TLDR: Quotes are required unless the value meets the identifier specification for CSS2.1
The CSS spec might say they are optional, but the real world presents a different story. When making a comparison against the href attribute you will need to use quotes (single or double work in my very limited testing - latest versions of FF, IE, Chrome.)
Interestingly enough the css spec link referenced by #Pekka happens to use quotes around their href-specific examples.
And it's not just due to non-alpha characters like the period or slashes that give this unique situation a quote requirement - using a partial match selector ~= doesn't work if you just use the "domain" in "domain.com"
Ok, every answer here is wrong (including my own previous answer.) The CSS2 spec didn't clarify whether quotes are required in the selector section itself, but the CSS3 spec does and quotes the rule as a CSS21 implementation:
http://www.w3.org/TR/css3-selectors/
Attribute values must be CSS identifiers or strings. [CSS21] The case-sensitivity of attribute names and values in selectors depends on the document language.
And here is the identifier info:
http://www.w3.org/TR/CSS21/syndata.html#value-def-identifier
In CSS, identifiers (including element names, classes, and IDs in selectors) can contain only the characters [a-zA-Z0-9] and ISO 10646 characters U+00A0 and higher, plus the hyphen (-) and the underscore (_); they cannot start with a digit, two hyphens, or a hyphen followed by a digit. Identifiers can also contain escaped characters and any ISO 10646 character as a numeric code (see next item). For instance, the identifier "B&W?" may be written as "B\&W\?" or "B\26 W\3F".
My answer seemed correct but that's because the '~=' is a white-space selector comparator so it will never match a partial string inside an href value. A '*=' comparator does work however. And a partial string like 'domain' does work for matching href='www.domain.com'. But checking for a full domain name would not work because it violates the identifier rule.
According to the examples in the CSS 2.1 specs, quotes are optional.

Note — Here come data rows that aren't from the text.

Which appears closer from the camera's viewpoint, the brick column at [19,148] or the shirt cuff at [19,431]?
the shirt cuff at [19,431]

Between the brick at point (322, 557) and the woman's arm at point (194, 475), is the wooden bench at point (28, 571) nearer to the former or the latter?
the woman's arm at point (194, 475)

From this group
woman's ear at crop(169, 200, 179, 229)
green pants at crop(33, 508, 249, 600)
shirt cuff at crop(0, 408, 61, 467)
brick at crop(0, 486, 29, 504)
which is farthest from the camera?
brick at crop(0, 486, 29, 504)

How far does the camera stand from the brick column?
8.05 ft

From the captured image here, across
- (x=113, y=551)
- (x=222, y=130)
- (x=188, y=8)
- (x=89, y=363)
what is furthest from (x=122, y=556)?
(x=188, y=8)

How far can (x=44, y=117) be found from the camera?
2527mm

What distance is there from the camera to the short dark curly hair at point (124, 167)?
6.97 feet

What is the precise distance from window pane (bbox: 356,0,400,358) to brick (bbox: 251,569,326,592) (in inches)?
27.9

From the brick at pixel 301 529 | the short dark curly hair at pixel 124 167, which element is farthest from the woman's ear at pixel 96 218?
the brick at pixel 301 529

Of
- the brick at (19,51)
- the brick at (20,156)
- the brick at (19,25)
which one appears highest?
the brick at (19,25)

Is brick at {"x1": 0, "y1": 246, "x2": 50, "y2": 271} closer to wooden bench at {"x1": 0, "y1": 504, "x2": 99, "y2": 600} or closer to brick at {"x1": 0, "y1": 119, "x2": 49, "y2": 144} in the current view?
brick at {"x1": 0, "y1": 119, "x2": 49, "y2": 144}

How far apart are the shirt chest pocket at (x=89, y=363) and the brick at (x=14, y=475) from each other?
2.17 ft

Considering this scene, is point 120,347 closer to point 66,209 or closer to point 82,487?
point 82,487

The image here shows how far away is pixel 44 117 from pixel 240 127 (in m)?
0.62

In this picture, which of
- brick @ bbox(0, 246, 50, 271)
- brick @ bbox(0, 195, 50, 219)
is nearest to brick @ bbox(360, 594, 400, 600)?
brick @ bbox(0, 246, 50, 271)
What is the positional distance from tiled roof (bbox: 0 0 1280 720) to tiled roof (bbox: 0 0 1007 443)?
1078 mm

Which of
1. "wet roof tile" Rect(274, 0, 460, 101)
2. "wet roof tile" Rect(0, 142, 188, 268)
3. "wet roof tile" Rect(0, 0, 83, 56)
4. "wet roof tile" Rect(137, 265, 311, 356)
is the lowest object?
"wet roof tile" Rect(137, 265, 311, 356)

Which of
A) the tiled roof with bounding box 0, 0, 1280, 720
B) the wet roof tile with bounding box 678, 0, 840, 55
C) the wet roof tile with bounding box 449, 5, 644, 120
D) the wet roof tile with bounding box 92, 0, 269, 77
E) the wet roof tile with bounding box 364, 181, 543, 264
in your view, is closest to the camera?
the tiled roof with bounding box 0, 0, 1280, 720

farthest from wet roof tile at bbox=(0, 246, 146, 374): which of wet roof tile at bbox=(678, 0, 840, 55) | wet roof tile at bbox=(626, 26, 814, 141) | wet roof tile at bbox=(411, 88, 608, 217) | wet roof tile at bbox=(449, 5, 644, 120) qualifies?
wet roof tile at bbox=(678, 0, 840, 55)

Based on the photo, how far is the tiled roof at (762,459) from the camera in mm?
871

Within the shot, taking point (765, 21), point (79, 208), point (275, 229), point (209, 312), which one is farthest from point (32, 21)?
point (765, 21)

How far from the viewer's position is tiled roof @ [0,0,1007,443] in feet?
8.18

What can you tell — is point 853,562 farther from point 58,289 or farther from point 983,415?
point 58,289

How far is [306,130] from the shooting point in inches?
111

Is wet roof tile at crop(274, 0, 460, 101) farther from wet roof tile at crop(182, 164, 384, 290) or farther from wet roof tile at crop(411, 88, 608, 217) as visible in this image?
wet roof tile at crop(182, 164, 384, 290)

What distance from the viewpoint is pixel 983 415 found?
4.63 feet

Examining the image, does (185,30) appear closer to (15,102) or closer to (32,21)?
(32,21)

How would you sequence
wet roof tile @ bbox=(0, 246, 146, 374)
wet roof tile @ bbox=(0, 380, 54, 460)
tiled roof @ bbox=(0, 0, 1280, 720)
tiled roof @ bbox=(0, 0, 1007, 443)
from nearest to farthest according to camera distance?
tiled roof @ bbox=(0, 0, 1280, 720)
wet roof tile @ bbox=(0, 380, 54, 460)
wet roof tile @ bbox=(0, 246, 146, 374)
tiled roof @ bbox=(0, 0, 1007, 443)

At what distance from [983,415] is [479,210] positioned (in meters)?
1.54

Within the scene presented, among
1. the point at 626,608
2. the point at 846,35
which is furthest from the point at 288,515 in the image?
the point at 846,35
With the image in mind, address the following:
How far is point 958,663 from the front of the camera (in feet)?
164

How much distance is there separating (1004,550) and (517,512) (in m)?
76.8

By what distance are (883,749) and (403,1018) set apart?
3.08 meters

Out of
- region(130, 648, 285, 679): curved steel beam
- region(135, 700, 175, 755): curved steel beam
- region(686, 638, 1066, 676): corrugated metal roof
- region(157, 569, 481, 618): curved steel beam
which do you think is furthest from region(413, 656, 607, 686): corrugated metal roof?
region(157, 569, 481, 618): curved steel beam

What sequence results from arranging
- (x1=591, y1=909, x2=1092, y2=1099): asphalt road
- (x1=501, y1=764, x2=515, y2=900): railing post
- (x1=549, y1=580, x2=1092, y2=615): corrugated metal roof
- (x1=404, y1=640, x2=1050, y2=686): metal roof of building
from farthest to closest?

In the following example, the selector matches all SPAN elements whose "class" attribute has exactly the value "example":
span[class=example] { color: blue; }
Here, the selector matches all SPAN elements whose "hello" attribute has exactly the value "Cleveland" and whose "goodbye" attribute has exactly the value "Columbus":
span[hello="Cleveland"][goodbye="Columbus"] { color: blue; }
Numbers are treated like strings, i.e. they can be quoted, but they don't have to.
No, they don't have to have quotes, tough in order to avoid ambiguities many people do use quotes, which are needed if the value contains whitespace.
Either single or double quotes are fine, and integers will be treated the same way (css does not have a distinction between strings and integers).
See the examples in the spec.
They do not need to be quoted.
There is also no distinction between strings/doubles/integers. CSS isn't Turing-complete, let alone typed.